Możesz spać spokojnie, nie jestem radnym; poza tym moje "po kłopocie" to był pewien sarkazm. Wiem jednak, że w obecnych realiach ostrowieckich podwyżka nauczycielskiej pensji niewiele zmieni w kwestii jakości nauczania, gdyż... nauczycieli nie brakuje. Nawet podwójna pensja nie przyciągnie do szkoły dobrego informatyka (ci i tak będą mogli zarobić więcej w firmach, a komfort pracy dużo większy). Za to może skusić paru nierobów z układami, dla których "18 godzin" za niezłą stawkę będzie intratną posadą. Poczytaj oferty na stronie kuratoriów w różnych województwach i zobacz jak rekrutuje się nauczycieli do szkół. Są szkoły, które poszukują "kogokolwiek", bo nie ma kto uczyć, ale jest mnóstwo ofert dobrych szkół, gdzie wymagania są naprawdę wysokie.
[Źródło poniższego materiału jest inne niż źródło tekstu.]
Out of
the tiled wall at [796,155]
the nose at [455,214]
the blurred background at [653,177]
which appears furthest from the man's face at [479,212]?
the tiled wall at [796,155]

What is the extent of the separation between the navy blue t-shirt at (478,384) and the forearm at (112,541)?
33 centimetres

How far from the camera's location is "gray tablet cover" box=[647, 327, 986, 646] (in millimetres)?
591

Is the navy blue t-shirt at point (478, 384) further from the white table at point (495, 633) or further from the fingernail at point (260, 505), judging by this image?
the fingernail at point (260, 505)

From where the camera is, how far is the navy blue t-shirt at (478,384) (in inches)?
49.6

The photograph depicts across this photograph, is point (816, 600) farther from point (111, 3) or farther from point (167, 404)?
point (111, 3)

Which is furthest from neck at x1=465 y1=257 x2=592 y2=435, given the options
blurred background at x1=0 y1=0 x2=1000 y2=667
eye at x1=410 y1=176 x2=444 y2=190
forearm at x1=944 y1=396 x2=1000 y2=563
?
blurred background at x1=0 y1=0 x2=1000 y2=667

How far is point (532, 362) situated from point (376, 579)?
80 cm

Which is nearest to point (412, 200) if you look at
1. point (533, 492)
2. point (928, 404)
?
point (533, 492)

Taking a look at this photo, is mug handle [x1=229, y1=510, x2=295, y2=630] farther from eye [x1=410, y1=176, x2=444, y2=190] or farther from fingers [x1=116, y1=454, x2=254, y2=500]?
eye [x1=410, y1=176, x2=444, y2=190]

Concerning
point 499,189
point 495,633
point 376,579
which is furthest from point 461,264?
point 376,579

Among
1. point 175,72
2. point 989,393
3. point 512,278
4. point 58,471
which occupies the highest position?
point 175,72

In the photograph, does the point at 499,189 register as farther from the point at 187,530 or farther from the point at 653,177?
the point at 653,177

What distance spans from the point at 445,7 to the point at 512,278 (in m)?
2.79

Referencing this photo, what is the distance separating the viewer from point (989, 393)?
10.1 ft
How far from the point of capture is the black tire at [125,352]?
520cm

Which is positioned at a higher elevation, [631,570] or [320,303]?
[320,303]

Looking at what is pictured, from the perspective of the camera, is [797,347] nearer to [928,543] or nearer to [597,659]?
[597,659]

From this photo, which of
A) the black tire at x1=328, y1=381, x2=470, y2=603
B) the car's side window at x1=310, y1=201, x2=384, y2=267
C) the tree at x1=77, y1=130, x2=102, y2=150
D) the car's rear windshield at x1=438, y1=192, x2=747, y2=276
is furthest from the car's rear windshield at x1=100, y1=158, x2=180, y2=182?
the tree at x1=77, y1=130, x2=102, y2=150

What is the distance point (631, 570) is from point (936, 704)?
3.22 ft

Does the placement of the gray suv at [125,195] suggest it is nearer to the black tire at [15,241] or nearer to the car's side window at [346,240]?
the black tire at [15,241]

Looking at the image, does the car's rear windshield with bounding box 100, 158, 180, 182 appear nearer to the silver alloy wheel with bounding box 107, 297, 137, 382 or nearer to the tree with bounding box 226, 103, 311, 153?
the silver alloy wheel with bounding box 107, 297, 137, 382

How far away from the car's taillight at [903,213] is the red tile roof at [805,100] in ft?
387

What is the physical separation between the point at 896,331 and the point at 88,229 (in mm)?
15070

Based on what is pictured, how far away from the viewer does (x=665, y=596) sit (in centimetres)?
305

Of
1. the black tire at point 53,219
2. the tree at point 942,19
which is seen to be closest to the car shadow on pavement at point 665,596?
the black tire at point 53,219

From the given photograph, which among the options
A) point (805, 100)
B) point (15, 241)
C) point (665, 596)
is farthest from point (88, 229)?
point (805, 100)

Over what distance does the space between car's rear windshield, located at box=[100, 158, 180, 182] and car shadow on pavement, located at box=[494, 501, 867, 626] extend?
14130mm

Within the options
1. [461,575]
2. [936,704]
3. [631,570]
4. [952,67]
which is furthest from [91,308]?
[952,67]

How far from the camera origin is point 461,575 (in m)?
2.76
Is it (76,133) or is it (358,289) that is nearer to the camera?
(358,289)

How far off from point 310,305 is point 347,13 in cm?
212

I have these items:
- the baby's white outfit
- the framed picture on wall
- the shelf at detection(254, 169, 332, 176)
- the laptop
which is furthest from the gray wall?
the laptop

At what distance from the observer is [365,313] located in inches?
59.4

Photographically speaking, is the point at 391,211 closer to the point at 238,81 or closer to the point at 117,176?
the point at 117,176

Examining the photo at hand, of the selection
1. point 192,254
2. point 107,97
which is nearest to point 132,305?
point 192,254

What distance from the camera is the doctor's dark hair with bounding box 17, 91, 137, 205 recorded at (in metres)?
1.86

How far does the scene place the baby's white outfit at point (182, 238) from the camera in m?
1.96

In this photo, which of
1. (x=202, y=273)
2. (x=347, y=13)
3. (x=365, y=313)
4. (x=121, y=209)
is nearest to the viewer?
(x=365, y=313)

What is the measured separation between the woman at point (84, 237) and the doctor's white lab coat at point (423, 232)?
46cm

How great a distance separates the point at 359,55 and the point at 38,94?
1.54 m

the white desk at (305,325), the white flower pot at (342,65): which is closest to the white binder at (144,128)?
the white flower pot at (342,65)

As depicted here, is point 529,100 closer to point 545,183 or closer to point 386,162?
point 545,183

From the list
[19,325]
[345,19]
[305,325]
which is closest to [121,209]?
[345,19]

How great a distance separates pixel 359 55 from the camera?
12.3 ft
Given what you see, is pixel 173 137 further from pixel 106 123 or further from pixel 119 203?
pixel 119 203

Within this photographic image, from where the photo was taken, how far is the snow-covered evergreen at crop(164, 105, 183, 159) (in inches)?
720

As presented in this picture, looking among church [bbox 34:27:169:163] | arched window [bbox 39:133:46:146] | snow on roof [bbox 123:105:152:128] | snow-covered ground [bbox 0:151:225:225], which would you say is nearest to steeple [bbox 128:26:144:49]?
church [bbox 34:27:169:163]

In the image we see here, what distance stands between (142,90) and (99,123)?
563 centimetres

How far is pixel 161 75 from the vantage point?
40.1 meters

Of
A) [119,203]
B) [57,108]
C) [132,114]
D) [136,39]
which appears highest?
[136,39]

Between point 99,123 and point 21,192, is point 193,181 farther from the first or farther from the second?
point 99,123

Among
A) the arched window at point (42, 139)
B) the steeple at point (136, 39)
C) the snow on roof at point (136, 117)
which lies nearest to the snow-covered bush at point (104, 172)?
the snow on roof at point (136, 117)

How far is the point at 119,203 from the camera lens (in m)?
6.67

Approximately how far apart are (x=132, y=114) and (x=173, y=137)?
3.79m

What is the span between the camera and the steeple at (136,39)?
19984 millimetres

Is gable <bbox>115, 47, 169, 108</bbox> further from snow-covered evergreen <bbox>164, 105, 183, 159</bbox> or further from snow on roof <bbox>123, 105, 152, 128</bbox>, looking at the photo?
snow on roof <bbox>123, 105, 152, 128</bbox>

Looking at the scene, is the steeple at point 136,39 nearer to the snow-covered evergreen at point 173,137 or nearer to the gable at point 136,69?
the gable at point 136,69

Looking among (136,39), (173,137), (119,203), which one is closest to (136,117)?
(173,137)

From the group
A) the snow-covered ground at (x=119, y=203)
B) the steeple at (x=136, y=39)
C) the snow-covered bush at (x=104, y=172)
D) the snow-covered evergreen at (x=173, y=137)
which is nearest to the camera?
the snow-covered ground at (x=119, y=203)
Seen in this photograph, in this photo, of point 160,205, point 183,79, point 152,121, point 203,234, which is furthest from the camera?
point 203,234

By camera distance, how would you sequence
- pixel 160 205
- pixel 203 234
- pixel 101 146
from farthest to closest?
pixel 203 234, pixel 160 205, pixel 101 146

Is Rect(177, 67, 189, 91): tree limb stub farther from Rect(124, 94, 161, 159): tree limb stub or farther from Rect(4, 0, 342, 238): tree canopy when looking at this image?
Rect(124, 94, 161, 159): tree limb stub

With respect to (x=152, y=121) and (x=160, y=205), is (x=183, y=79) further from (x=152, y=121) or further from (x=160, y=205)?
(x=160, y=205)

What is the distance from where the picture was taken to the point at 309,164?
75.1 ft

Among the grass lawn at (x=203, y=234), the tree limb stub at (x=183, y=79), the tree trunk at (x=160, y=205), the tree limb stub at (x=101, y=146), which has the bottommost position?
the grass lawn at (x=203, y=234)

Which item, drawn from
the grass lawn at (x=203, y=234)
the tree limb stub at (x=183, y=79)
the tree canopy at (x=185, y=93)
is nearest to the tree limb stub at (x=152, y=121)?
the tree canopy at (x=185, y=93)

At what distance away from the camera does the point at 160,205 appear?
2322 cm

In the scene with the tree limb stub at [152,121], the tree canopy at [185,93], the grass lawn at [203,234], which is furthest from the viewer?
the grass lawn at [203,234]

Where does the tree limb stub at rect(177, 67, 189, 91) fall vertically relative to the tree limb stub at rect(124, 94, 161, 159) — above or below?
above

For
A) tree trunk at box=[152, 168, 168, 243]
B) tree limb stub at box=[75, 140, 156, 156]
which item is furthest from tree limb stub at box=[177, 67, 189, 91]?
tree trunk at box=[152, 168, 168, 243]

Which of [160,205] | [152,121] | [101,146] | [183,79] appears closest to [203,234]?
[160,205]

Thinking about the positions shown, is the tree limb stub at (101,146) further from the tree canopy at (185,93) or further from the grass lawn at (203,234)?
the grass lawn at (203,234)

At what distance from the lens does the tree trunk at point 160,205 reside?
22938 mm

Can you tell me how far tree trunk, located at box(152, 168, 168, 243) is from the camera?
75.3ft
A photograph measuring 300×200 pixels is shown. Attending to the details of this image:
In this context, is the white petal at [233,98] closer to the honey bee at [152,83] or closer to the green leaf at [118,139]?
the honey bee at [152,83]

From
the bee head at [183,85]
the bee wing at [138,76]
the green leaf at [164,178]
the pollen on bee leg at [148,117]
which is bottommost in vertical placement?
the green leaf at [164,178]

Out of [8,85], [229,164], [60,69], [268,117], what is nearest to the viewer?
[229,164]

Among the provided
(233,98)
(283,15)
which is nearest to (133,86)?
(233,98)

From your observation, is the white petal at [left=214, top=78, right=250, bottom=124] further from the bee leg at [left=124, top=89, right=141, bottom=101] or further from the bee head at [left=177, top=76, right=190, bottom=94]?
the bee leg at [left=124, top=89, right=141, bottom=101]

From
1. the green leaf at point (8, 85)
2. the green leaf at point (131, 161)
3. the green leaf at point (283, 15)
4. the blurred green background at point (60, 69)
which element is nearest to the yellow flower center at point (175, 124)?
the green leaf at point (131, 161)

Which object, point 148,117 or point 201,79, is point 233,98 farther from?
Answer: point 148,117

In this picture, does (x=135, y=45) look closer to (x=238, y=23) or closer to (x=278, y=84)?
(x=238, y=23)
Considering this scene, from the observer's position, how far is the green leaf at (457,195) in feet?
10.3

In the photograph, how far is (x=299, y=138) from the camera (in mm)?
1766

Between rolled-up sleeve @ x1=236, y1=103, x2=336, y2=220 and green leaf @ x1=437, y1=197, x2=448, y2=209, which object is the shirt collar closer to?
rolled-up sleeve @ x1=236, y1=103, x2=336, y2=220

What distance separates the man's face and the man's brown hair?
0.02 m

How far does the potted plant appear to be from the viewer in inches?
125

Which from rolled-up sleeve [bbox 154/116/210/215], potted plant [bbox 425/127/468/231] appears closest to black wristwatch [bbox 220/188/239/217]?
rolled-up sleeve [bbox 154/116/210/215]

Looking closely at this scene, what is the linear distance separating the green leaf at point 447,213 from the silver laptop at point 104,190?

A jakie wymagania w ofertach pracy w ostrowieckich szkołach? (Ups, nie ma ofert. Od lat.) Jak się rekrutuje nauczycieli w Ostrowcu? Odpowiedź na to pytanie wyjaśni też kwestię braku dostępności programów matury międzynarodowej czy nauczania dwujęzycznego z prawdziwego zdarzenia. Tu co najwyżej płaci się nauczycielom z publicznej kasy za strajki, żeby realizować swoje polityczne cele, nawet jeśli mogłoby to oznaczać dla młodzieży brak możliwości zdawania najważniejszych egzaminów w terminie
Ciekawe gdzie tyle zarabiają. Swoją droga trzeba się naprawdę uczyć i byc zdolnym, żeby się w ogóle na medycynę dostać. Nie porównujmy tego zawodu do innych.
10:41 to jest odezwa do starych, czy do młodych? Młody absolwent kierunku ścisłego może znaleźć pewną pracę i gdzie indziej.
Karta nauczyciela daje tyle, że nie da się zwolnić nauczyciela, który się nie rozwija.
To patologia systemu edukacji.
Z jakiej paki Duda dal jej pensje za to ze jest prezydentową?. O ile wzrosl koszt utrzymania kancelarii premiera za Pisu?